Siete personas fueron intervenidas y trasladadas a la comisaría de Barranco tras la trifulca. Fueron liberadas una hora después. Según el jefe de la comisaría de Barranco, comandante Manuel Rivera López, se intervino porque la fiesta no tenía autorización y a pedido del alcalde del mencionado distrito, Antonio Mezarina.

“Un grupo de jóvenes estaban alterando el orden público desde horas de la mañana. Intentamos que desalojaran el lugar, pero nos agredieron. Por eso el Escuadrón de Emergencias usó la bomba lacrimógena”, señaló Rivera.

Fuentes de la municipalidad negaron que el concejo haya ordenado la intervención policial, pero sí ratificaron que la fiesta no tenía autorización.

El Comercio se comunicó con el jefe del Escuadrón de Emergencias de la PNP, Alfonso Chávarry Estrada, quien señaló que se tomó la decisión de usar la bomba por el desacato a la autoridad. Ante la pregunta de este Diario respecto de que pudo provocarse una tragedia, Chávarry indicó que los miembros de su unidad están preparados para usar ese material y que nadie corrió peligro.

Fernanda Aldana, una vecina de Santa Rosa, indicó que fue la policía la causante de los disturbios y que no se le agredió. “Provocaron todo el día y pudieron causar muertes”, expuso.

Eduardo Pérez Rocha, ex director general de la PNP, señaló que la policía está facultada a usar gases lacrimógenos cuando está en peligro su integridad.

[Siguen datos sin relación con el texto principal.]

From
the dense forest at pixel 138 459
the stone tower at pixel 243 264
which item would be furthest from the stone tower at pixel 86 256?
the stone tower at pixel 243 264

El especialista en seguridad Gabriel Prado considera que el uso de estos gases en una situación como la descrita es exagerado, ya que puede provocar hechos lamentables por la presencia de niños y ancianos.

REACCIONES
“Esa fiesta no tenía que realizarse. Viene gente a tomar y manchar las paredes del vecindario. No tienen límites ni permiso. Solo con bombas lacrimógenas se podía sacar a esa gente”.
VECINO DE LA CALLE GARCÍA MONTERROSO. PREFIRIÓ NO IDENTIFICARSE

“El uso de bombas lacrimógenas fue una decisión del momento que se tomó después de evaluar la situación en Barranco. Lo que se buscaba era evitar problemas mayores que podrían atentar gravemente contra los derechos y libertades de los ciudadanos”.